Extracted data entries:
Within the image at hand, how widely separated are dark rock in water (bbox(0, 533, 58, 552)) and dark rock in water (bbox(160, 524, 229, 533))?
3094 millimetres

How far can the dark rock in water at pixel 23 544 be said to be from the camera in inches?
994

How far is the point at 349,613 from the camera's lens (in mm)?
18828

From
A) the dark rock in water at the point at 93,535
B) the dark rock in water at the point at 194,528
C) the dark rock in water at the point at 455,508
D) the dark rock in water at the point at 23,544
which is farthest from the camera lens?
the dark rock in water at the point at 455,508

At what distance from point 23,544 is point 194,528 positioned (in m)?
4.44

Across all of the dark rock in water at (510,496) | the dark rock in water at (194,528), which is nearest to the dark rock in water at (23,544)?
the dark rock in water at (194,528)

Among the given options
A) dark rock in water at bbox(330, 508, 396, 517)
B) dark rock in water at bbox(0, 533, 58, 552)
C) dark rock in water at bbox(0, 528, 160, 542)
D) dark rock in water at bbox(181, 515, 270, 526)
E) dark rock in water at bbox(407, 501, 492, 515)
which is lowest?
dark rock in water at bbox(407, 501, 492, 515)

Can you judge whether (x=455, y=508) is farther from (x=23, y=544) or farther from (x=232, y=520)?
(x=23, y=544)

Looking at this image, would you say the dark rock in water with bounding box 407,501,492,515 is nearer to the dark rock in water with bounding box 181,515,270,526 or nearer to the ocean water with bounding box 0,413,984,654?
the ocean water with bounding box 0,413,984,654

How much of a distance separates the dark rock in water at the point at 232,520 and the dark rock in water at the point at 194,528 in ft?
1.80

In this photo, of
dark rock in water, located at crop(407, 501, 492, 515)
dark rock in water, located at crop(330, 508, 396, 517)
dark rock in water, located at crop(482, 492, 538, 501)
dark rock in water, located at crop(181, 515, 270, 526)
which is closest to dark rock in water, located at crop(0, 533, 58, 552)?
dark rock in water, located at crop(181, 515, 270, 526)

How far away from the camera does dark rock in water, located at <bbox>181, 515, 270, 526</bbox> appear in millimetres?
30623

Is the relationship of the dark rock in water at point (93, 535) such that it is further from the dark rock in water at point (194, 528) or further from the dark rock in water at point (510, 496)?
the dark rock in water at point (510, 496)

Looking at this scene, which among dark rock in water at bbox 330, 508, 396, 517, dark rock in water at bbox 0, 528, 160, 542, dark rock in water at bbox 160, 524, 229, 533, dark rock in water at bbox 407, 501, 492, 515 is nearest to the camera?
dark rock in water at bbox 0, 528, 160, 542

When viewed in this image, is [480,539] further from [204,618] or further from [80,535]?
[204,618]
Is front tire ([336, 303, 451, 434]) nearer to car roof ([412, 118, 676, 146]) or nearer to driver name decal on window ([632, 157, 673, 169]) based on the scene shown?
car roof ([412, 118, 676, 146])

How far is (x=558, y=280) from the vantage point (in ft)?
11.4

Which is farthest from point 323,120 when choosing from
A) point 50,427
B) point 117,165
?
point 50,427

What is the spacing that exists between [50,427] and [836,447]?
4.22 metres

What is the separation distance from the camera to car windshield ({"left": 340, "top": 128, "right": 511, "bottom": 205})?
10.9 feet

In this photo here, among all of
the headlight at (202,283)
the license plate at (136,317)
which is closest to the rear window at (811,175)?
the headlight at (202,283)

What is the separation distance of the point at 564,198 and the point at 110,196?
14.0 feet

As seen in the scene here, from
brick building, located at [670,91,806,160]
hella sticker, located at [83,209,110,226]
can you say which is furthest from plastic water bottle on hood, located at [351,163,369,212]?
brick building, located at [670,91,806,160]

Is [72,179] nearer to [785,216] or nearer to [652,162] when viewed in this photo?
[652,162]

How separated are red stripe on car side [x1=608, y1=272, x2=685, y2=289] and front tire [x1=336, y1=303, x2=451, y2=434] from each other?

### [Task description]
Reproduce the material verbatim, line by line.

### [Result below]
Within the image at hand, how widely separated are dark rock in water (bbox(0, 533, 58, 552)) and dark rock in water (bbox(160, 524, 229, 533))?
3094 millimetres

How far can the dark rock in water at pixel 23 544 be said to be from the camera in inches?
994

How far is the point at 349,613 from the camera's lens (in mm)?
18828

From
A) the dark rock in water at the point at 93,535
B) the dark rock in water at the point at 194,528
C) the dark rock in water at the point at 455,508
D) the dark rock in water at the point at 23,544
which is farthest from the camera lens?
the dark rock in water at the point at 455,508

At what distance from point 23,544 is point 194,528 positioned (in m)?
4.44

Across all of the dark rock in water at (510,496) | the dark rock in water at (194,528), which is nearest to the dark rock in water at (23,544)?
the dark rock in water at (194,528)

Among the given options
A) dark rock in water at bbox(330, 508, 396, 517)
B) dark rock in water at bbox(0, 533, 58, 552)
C) dark rock in water at bbox(0, 528, 160, 542)
D) dark rock in water at bbox(181, 515, 270, 526)
E) dark rock in water at bbox(407, 501, 492, 515)
which is lowest?
dark rock in water at bbox(407, 501, 492, 515)

Can you judge whether (x=455, y=508) is farther from (x=23, y=544) or farther from (x=232, y=520)?
(x=23, y=544)

Looking at this image, would you say the dark rock in water with bounding box 407,501,492,515 is nearer to the dark rock in water with bounding box 181,515,270,526 or nearer to the ocean water with bounding box 0,413,984,654?
the ocean water with bounding box 0,413,984,654

How much of a distance separates the dark rock in water at the point at 232,520 and the dark rock in water at the point at 194,528 in ft?
1.80

In this photo, of
dark rock in water, located at crop(407, 501, 492, 515)
dark rock in water, located at crop(330, 508, 396, 517)
dark rock in water, located at crop(482, 492, 538, 501)
dark rock in water, located at crop(181, 515, 270, 526)
which is closest to dark rock in water, located at crop(0, 533, 58, 552)?
dark rock in water, located at crop(181, 515, 270, 526)

How far away from the camera does dark rock in water, located at <bbox>181, 515, 270, 526</bbox> appear in millimetres?
30623

Is the relationship of the dark rock in water at point (93, 535) such that it is further from the dark rock in water at point (194, 528) or further from the dark rock in water at point (510, 496)?
the dark rock in water at point (510, 496)

Looking at this scene, which among dark rock in water at bbox 330, 508, 396, 517, dark rock in water at bbox 0, 528, 160, 542, dark rock in water at bbox 160, 524, 229, 533, dark rock in water at bbox 407, 501, 492, 515 is nearest to the camera?
dark rock in water at bbox 0, 528, 160, 542

When viewed in this image, is [480,539] further from [204,618] or further from [80,535]?
[204,618]
Is front tire ([336, 303, 451, 434]) nearer to car roof ([412, 118, 676, 146]) or nearer to driver name decal on window ([632, 157, 673, 169]) based on the scene shown?
car roof ([412, 118, 676, 146])

How far is (x=558, y=280) from the vantage point (in ft)?
11.4

Which is farthest from point 323,120 when choosing from
A) point 50,427
B) point 117,165
?
point 50,427

What is the spacing that exists between [50,427] and [836,447]?
4.22 metres

What is the separation distance from the camera to car windshield ({"left": 340, "top": 128, "right": 511, "bottom": 205})?
10.9 feet

In this photo here, among all of
the headlight at (202,283)
the license plate at (136,317)
which is closest to the rear window at (811,175)?
the headlight at (202,283)

What is the separation distance of the point at 564,198 and the point at 110,196?
14.0 feet

As seen in the scene here, from
brick building, located at [670,91,806,160]
hella sticker, located at [83,209,110,226]
can you say which is furthest from plastic water bottle on hood, located at [351,163,369,212]?
brick building, located at [670,91,806,160]

Is [72,179] nearer to [785,216] or nearer to [652,162] when viewed in this photo?
[652,162]

How separated are red stripe on car side [x1=608, y1=272, x2=685, y2=289] and front tire [x1=336, y1=303, x2=451, y2=434] from each other?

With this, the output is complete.